Bu nedenle ordu, ülkenin son seçimlerini kazanan ve liderleri darbeci generaller tarafından tutuklanan Ulusal Demokrasi Birliği’ni seçim sahtekarlığı bahanesiyle gayri meşrulaştırmak için kukla bir siyasi partiyi (Birlik, Dayanışma ve Kalkınma Partisi) kullanmayı hedefliyor.
Ülkenin 1948’deki bağımsızlığından 2011’e kadar mutlak yetkiye sahip olan askeri bürokrasi, görünüşe göre NLD’nin temsil ettiği yeni liberal aktörlerle iktidarı paylaşmayı kabul edemedi. Milletvekillerinin % 25’ini kontrol etmelerine rağmen, ordunun gücünü tehdit edebilecek anayasa değişikliği korkusuyla darbeyi parlamentonun ilk oturumu yapılmadan gerçekleştirdiler.

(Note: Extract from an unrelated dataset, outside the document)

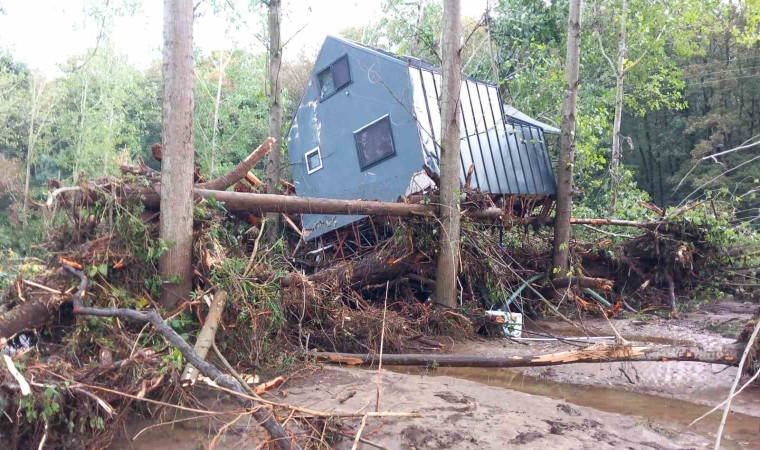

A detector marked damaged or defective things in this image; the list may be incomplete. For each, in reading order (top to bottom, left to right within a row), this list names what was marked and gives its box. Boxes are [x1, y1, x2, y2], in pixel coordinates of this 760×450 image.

tilted damaged house [284, 36, 560, 241]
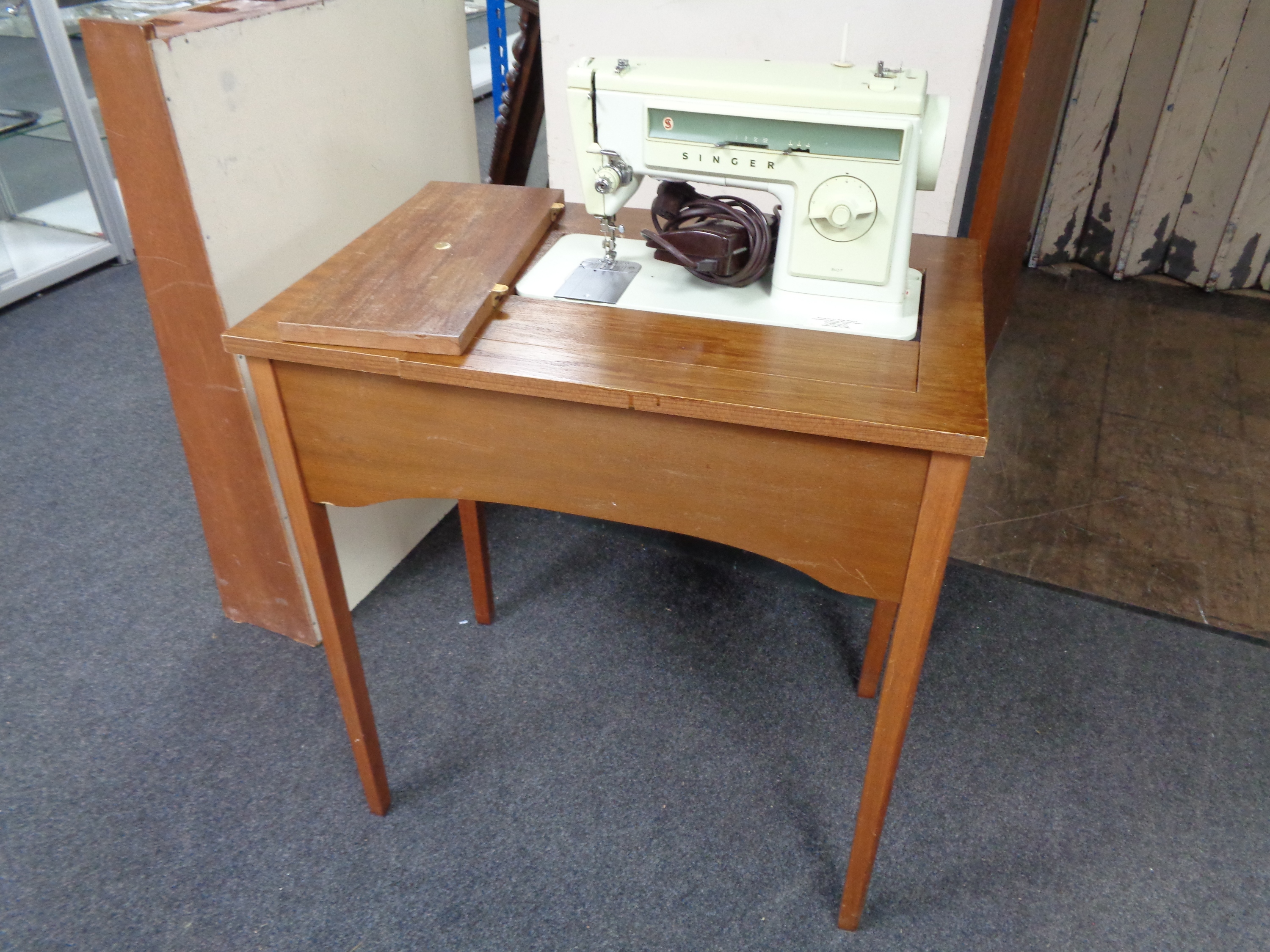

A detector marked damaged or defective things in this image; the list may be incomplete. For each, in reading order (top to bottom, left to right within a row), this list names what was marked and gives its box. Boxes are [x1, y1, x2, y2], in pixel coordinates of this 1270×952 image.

Özellikle darbe liderini, sağlık ve eğitim alanındaki gelişmelerin ana engeli olarak gören Myanmar halkı için ordunun elindeki gücün yoğunlaşması bir kabustu. Bu nedenle, ülkede kazanılan demokratik hakları savunmak için seferber olan on binle protestolar düzendi.
Ancak ordunun mutlak iktidardan daha azını kabul etmesi halinde “uluslararası ortaklar” ile bir uzlaşma sağlanabilir. Fakat bunun yakın gelecekte başarılması mümkün değil. Bu durum, darbeciler için, sözde “demokratik” bir siyasi partinin arkasında iktidar olabilecekleri bir dengeyi sağlayamadıkları sürece, Çin’i tek olası müttefik haline getiriyor.